By ALESHA CADET
Tribune Features Reporter
Kelsha Roberts, a registered nurse at the Princess Margaret Hospital in the Intensive Care Unit, is this week joining her colleagues throughout the country to celebrate National Nurses Week.
A nurse for nine years now, the mother-of-one said she was initially inspired in her choice of profession by her late grandmother, Louise Johnson.
“As I started going higher in my studies and digging deeper within myself, I realised that I just had passion for helping people. If I had to do it again, by all means I would still be a nurse, changing only the time frame for pursuing higher levels of education in my career,” she told Tribune Woman.
Kelsha, who has also worked in the high-stress environment of the Accident and Emergency department, said she enjoys being a part of a dynamic healthcare profession that allows her to not only impact and save lives, but also to give people with words of encouragement.
Now, in the ICU, she is learning new life-saving skills.

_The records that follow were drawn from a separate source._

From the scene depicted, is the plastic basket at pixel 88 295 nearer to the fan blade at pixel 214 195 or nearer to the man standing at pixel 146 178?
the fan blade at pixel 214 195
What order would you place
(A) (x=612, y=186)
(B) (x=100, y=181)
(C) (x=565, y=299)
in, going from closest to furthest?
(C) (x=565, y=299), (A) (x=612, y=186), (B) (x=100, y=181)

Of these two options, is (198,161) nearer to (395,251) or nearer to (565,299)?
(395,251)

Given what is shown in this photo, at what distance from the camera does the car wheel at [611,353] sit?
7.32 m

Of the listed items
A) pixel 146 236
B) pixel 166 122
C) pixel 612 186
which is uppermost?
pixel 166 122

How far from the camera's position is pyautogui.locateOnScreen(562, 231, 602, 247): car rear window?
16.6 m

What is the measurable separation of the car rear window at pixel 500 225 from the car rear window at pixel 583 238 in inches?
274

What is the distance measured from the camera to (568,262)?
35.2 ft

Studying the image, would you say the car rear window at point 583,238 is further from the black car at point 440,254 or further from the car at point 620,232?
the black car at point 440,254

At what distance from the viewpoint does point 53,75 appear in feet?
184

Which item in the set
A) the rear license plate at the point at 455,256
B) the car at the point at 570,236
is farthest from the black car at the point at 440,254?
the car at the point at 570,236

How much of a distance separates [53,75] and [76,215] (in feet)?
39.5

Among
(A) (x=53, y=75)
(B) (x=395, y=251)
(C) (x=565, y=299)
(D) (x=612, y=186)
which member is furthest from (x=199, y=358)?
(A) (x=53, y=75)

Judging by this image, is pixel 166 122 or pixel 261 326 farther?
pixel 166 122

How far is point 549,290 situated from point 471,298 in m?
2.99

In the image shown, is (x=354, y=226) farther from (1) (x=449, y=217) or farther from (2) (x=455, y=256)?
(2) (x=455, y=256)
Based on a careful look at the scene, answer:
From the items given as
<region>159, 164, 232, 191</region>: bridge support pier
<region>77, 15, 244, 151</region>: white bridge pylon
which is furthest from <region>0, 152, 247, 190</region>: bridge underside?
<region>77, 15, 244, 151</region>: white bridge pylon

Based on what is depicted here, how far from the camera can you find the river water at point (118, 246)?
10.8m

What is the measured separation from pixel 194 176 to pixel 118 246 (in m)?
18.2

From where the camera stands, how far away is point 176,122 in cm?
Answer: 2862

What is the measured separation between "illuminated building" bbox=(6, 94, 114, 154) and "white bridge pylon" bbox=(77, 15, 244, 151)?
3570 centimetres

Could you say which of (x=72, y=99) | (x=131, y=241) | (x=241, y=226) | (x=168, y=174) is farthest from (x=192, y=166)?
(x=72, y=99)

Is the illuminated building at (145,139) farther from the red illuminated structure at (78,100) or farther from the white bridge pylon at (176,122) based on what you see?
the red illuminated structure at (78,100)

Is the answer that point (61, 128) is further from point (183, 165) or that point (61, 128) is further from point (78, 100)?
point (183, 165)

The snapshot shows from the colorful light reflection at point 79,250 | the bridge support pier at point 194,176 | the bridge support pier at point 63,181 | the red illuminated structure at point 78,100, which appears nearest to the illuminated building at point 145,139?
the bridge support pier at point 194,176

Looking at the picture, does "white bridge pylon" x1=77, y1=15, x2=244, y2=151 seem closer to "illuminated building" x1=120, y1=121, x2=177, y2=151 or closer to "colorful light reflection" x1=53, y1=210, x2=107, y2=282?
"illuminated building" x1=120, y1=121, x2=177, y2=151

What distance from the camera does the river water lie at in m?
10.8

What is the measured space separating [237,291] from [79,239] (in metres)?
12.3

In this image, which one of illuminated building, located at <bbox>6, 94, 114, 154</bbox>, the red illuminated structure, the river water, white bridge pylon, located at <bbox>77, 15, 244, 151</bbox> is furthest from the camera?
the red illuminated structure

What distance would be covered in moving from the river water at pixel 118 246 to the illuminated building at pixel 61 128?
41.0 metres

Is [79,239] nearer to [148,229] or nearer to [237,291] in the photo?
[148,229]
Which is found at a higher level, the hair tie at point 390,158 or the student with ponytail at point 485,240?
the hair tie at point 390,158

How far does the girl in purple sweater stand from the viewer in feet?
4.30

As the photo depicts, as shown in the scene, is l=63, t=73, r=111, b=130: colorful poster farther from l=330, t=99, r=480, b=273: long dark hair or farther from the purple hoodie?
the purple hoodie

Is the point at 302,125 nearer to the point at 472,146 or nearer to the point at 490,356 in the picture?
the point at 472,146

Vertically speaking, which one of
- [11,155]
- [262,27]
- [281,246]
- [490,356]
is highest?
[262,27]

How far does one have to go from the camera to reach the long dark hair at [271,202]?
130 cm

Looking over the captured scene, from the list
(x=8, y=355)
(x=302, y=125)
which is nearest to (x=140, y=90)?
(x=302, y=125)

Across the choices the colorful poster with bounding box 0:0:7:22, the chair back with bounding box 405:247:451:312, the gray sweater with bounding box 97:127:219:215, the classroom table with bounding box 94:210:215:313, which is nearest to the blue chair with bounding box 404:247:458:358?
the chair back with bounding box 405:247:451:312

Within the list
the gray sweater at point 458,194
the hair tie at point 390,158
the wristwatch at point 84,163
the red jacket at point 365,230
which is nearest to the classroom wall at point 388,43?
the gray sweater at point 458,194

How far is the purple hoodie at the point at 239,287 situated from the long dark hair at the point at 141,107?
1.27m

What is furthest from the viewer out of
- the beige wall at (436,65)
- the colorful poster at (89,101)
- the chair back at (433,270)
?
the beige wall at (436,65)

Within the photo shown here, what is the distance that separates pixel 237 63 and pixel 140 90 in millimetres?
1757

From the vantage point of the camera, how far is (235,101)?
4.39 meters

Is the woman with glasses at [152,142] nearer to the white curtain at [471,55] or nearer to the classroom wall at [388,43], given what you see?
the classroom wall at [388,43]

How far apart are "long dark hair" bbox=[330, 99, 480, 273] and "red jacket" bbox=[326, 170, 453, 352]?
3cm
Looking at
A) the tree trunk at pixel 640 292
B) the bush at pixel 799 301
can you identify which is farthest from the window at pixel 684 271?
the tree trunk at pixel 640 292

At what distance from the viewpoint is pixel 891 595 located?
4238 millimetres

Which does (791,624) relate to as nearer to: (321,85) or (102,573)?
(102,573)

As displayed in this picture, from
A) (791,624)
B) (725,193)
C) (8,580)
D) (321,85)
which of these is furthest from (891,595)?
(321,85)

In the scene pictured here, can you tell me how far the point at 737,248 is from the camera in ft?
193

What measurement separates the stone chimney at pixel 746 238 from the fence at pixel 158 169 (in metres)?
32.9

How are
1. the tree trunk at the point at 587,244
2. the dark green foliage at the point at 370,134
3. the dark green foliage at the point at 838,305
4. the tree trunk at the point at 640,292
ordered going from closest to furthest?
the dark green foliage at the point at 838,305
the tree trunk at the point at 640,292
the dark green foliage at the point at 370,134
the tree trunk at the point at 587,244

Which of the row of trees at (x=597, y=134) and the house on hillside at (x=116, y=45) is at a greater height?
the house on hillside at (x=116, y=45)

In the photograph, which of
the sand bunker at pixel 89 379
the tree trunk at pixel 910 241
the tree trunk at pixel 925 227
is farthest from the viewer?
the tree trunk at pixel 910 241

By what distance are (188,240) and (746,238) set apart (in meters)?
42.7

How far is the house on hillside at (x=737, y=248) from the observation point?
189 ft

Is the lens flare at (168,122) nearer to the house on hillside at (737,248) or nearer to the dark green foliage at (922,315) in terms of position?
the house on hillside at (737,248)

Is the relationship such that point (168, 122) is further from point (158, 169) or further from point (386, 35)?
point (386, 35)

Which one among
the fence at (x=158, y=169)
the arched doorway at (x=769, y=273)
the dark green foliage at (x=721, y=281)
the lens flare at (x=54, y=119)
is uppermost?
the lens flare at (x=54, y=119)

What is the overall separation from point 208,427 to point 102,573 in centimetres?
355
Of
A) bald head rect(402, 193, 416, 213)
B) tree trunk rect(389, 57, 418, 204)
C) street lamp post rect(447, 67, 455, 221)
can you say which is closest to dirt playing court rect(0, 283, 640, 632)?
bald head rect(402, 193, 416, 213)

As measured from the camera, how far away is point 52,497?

“I obtained numerous new skills, especially my training in the specialty of dialysis which has allowed me to be able to further assist with patient care, which piqued my interest in a sub-disciple that can also be used in the Intensive Care Unit,” she said.
Kelsha said the advice she would give to both women and men who are interested in this field of work, is to know that in everything you do, acknowledge God first and keep in mind that the race wasn’t made for the swift.
“Take time out for yourself, because self-love is very important, as you are not able to pour from an empty cup. And remember, nursing is not a job, it is a calling. There are going to be times when you would have to put service above self, but remember that it will not be in vain, because whatever you do will be rewarded. As my grandmother always told me, when you do your work, do it as if you are doing it unto the Lord because he will ensure that you receive your just reward in the end,” said Kelsha.
National Nurses Week honours the contributions and sacrifices of nurses everywhere and reminds us to thank the medical professionals who keep us healthy. It is celebrated between May 6, National Nurses Day, and May 12, the birthdate of the celebrated Nurse Florence Nightingale.